:: PAGE EXCERPT ::
___

In April 1943, the Los Angeles Times linked Hitchcock to the 20th Century Fox production The Keys of the Kingdom. The film had initially been planned by David O. Selznick who then sold the project to Fox, along with Gregory Peck, who had recently signed to Selznick. According to some sources, although Hitchcock was genuinely interested in filming Cronin's novel for Fox, it was Lifeboat (1944) that held the greater appeal for the director. The film was instead directed by John M. Stahl.

===Untitled Nazi documentary===

In 1945, Hitchcock was brought in as a supervising director for a documentary film about Nazi crimes and Nazi concentration camps. The film was originally to include segments produced by military film units from the United Kingdom, the United States, France, and the Soviet Union. Cold War developments meant that the USSR segment was withdrawn, and the film remained uncompleted, with some footage kept in the collection of the Imperial War Museum.

However, a reconstruction of the film was aired as Memory of the Camps in 1984–1985 in the United Kingdom and the United States. The United States version was shown on the PBS series Frontline on May 7, 1985. In October 2014, a new documentary about the unfinished film, Night Will Fall, premiered at the BFI London Film Festival.

===Hamlet===
According to biographer Caroline Moorehead, during the summer of 1945, Hitchcock had pitched to Sidney Bernstein the idea of Transatlantic Pictures' first film being a modern re-telling of William Shakespeare's Hamlet, starring Cary Grant in the title role. In a cable to Bernstein, Hitchcock described it as being a "psychological melodrama" and that Grant was keen to take on the role. The project was scrapped when Hitchcock's studio caught wind of a potential lawsuit from a professor who had already written a modern-day version of Hamlet.

===Operation Annie===
In March 1946, the Monthly Film Bulletin reported that after being set to direct The Paradine Case (1946) for David O. Selznick, Hitchcock had bought the rights to Major Patrick Dolan's story "Operation Annie", which he planned to make for his own Transatlantic Pictures production banner. The story is about the secret work of Radio Luxembourg during the war.

___

:: DATASET CONTENT ::
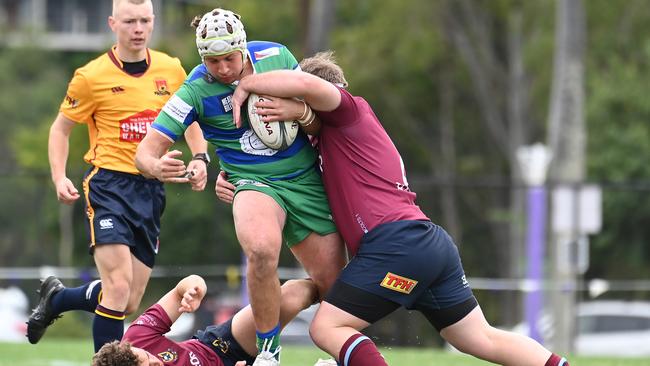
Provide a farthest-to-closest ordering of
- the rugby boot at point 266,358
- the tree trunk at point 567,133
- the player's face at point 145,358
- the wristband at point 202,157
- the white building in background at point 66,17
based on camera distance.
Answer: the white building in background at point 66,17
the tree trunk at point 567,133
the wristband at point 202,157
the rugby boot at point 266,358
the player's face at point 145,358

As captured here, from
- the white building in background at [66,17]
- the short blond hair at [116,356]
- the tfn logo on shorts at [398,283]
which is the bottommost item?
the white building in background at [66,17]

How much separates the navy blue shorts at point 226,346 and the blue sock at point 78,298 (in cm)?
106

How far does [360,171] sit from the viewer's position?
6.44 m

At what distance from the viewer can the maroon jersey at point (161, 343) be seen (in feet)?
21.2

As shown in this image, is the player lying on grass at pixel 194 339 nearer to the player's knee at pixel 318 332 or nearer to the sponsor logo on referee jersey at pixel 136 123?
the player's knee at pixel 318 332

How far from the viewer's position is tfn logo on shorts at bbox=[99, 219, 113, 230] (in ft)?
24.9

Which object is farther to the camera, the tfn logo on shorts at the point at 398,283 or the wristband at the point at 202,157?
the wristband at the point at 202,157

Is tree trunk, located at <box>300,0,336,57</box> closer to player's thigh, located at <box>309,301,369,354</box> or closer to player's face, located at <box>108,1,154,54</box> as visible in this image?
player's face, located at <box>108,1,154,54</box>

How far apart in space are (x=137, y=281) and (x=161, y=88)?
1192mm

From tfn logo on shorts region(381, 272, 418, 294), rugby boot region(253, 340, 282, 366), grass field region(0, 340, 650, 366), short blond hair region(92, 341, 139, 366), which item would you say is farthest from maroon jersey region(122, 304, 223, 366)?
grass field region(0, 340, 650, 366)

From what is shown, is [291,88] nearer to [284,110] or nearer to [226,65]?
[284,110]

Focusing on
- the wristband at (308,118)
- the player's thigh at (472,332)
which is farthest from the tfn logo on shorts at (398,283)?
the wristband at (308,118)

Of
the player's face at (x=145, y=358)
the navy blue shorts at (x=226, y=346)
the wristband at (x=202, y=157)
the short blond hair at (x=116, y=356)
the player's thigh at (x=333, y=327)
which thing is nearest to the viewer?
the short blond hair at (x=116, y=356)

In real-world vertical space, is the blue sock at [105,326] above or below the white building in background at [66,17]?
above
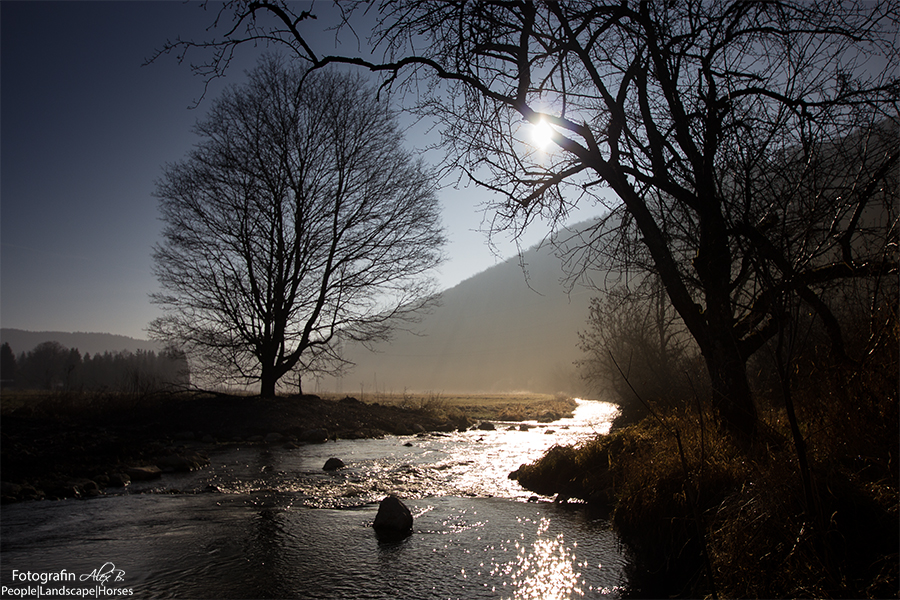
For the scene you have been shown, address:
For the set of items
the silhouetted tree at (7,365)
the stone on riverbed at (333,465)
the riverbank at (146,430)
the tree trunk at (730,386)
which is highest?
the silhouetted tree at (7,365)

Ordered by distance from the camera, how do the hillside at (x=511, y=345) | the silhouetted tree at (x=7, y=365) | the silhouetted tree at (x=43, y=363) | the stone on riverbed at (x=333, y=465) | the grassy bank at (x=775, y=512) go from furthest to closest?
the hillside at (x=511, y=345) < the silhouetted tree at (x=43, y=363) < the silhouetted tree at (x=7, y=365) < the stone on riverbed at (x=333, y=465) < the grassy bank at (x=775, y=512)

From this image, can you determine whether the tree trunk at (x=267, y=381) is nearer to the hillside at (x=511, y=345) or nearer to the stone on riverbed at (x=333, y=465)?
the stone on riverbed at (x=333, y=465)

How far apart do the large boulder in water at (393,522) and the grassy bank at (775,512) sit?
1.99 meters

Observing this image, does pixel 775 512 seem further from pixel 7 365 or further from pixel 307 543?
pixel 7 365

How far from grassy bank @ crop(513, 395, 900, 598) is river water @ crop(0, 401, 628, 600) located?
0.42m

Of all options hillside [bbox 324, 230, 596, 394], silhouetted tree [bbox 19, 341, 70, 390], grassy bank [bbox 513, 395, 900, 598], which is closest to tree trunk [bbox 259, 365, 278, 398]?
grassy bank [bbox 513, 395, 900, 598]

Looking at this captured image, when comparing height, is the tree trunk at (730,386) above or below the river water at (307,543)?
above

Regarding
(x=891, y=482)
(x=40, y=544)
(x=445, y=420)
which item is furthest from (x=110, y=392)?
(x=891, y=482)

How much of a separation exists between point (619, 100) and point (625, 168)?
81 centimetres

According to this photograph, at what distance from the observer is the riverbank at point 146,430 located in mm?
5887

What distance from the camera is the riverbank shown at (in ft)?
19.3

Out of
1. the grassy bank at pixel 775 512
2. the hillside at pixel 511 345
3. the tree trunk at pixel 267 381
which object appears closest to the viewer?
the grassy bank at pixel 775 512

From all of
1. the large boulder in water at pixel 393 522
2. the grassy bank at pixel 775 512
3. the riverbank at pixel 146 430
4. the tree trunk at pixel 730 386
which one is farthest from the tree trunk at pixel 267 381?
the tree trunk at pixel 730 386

___

:: GOAL 1 ::
In the Hitchcock excerpt, condense the paragraph beginning "In 1945, Hitchcock was brought in" into two shorter sentences that keep its main facts.
:: GOAL 2 ::
Report every line in the entries that contains the string "located". Case counts.

:: TASK SOLUTION 1 ::
In 1945, Hitchcock became supervising director of a documentary on Nazi crimes and concentration camps, which was to combine segments from British, American, French and Soviet military film units. Cold War developments led to the withdrawal of the USSR segment, so the film was never completed, and some of its footage remained in the Imperial War Museum's collection.

:: TASK SOLUTION 2 ::
Is tree trunk, located at <box>300,0,336,57</box> closer to player's thigh, located at <box>309,301,369,354</box> or closer to player's face, located at <box>108,1,154,54</box> as visible in this image?
player's face, located at <box>108,1,154,54</box>
How far from grassy bank @ crop(513, 395, 900, 598) is river water @ crop(0, 401, 628, 600) located?
According to this photograph, at what distance from the observer is the riverbank at point 146,430 located in mm?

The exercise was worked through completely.